┌─ Records for the exercise

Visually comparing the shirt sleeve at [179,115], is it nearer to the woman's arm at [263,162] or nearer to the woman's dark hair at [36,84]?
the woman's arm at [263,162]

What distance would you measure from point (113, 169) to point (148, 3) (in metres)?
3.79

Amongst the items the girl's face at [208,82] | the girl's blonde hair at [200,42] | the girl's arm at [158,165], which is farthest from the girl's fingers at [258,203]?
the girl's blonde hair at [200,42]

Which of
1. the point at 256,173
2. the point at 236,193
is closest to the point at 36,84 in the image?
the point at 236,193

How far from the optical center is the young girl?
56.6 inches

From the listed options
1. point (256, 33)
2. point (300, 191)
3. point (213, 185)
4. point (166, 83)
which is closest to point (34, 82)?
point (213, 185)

└─
┌─ Records for the exercise

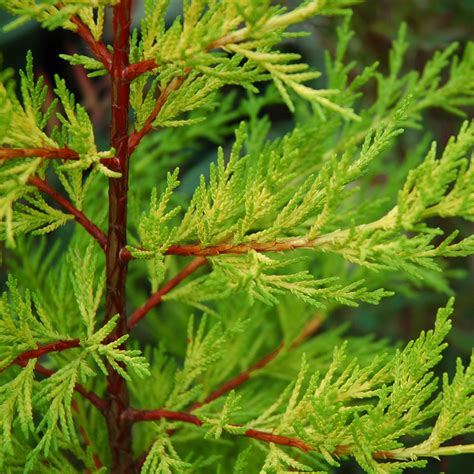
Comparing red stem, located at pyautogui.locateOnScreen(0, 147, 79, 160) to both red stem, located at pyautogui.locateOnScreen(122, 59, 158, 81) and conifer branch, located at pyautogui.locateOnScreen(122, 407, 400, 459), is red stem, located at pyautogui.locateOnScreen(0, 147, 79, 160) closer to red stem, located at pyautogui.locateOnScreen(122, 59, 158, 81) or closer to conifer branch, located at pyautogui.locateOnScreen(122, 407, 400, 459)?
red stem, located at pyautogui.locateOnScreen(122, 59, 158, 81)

└─

Can you turn the lines of the records between the line containing "How far from" and the line containing "56.6 inches", inclusive, into a Markdown table with the columns Row and Text? Number each line under Row, put the line itself under Text, and leave out any blank lines.

| Row | Text |
|---|---|
| 1 | How far from the optical center is the young girl? |
| 2 | 56.6 inches |